Frank Schott, Leipzig

Am letzten Wochenende fiel das Laufen aus – neben Knieproblemen bahnte sich eine Erkältung an. Dann Gewissheit: Laut Ärztin ist es die Grippe. Bis auf meine Frau hustet und kränkelt die ganze Familie.
Nach zwei Tagen und Nächten mit Schüttelfrost und viel Schlaf musste ich mich am Dienstag einfach mal bewegen. Eine kleine Runde. Ich bin geschlurft wie ein alter Mann. Das Positive daran: Ich sehe Dinge, die ich vorher nie bewusst wahrgenommen habe. Zum Beispiel, dass alle neu gepflanzten Bäume in der Karl-Liebknecht-Straße gesponsert sind, zu erkennen an kleinen Eichenstelen mit Widmungsplaketten, u.a. waren Familien, Ehepartner oder Politiker die Geldgeber. Die Aktion heißt „Baumstarke Stadt“ und wird vom Amt für Stadtgrün und Gewässer organisiert. Ab einer Spende von 250 Euro kann man Pate werden und erhält im Gegenzug besagte Stele mit dem Schildchen, auf das ein individueller Text graviert wird. Angepflanzt werden Platanen, Stieleichen sowie sogenannte Stadtlinden.
Nun frage ich mich: Wäre die Straße ohne neuen Baumbestand geblieben, wenn sich niemand erbarmt und gespendet hätte?
Baumpflanzungen in der Innenstadt sind in Leipzig ein politisch stark aufgeladenes Thema. Seit einigen Jahren müssen in immer mehr Nebenstraßen Parkflächen Bauminseln weichen. Was das Stadtklima verbessern soll, führt andererseits dazu, dass die Autofahrer wie im alten Grönemeyer-Song herumkurven und nach einem Parkplatz suchen. Die Folge ist, dass an Kreuzungen bis an den Rand der Einmündungen geparkt wird, was es für Fußgänger zu einem Hindernislauf macht und anderen Verkehrsteilnehmern die Sicht versperrt.

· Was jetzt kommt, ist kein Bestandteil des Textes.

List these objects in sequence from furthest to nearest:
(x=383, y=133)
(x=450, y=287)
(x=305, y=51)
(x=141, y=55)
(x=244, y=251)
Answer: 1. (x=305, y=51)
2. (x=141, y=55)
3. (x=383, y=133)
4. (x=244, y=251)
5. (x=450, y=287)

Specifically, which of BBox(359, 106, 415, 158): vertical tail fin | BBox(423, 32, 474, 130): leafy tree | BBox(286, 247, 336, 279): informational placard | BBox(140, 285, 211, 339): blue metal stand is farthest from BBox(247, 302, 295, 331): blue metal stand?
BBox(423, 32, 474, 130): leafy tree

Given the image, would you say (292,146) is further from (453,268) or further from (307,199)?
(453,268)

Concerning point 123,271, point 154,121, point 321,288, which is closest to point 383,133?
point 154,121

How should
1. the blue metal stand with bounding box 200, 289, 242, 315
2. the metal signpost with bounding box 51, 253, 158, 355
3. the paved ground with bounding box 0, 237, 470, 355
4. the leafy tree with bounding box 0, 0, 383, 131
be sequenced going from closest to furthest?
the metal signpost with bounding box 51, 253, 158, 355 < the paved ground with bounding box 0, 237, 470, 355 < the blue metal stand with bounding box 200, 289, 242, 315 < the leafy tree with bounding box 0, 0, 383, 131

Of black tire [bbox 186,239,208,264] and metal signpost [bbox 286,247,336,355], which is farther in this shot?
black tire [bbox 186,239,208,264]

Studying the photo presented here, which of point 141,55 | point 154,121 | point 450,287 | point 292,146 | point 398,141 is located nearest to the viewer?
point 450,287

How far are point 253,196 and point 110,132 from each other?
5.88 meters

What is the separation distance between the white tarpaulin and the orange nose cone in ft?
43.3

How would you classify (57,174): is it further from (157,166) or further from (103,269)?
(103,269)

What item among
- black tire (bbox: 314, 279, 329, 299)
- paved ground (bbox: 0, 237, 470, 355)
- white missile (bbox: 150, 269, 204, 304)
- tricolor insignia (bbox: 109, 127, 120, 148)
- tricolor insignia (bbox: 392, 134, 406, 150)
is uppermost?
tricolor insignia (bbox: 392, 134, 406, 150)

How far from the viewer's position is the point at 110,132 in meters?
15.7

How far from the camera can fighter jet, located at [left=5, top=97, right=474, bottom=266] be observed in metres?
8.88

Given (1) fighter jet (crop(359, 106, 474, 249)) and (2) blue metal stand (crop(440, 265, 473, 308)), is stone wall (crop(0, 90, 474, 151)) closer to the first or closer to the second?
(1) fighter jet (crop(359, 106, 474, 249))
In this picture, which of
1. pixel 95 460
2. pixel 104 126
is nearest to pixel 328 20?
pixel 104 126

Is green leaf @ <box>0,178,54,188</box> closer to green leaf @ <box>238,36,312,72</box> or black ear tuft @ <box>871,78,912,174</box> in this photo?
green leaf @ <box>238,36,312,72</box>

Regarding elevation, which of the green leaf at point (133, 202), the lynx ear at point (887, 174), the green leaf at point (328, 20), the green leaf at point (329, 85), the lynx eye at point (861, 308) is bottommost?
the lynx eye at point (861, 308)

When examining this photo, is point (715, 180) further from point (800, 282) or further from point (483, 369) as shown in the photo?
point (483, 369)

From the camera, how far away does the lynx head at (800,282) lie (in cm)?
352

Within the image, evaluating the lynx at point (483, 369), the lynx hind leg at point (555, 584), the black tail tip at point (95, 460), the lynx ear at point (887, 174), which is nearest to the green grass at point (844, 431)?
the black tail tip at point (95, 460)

In der eingangs erwähnten Straße ist die Stadt einen anderen Weg gegangen: Für die ca. zwei mal zwei Meter großen Pflanzinseln wurde nicht Parkraum umgewidmet, sondern der Bürgersteig verkleinert. Da die anliegenden Gastronomen auf den Umsatz aus ihren Freisitzen angewiesen sind, wird es teilweise sehr eng für Familien mit Kinderwagen oder Menschen, die ihr Fahrrad schieben. Momentan fällt das nicht so auf, weil die Freiluftsaison noch nicht begonnen hat.
Dann gibt es noch verwahrloste Grundstücke, die im Laufe der Zeit zugewachsen sind, unter anderem mit inzwischen 20 oder 30 Jahre alten Bäumen. Aufgrund von Petitionen können die nicht entfernt werden, so dass die Fläche brach liegt und weiterhin Wohnraum fehlt. Glaubt man Medienberichten, kommen die Unterschriften zum Großteil von Ortsfremden. Auch das hochemotionale Themen.

Nach der Runde (nicht einmal 1000 Meter) war ich so fertig, dass mir die Muskeln in den Oberschenkeln zitterten. Danach habe ich wieder ein paar Tage flachgelegen.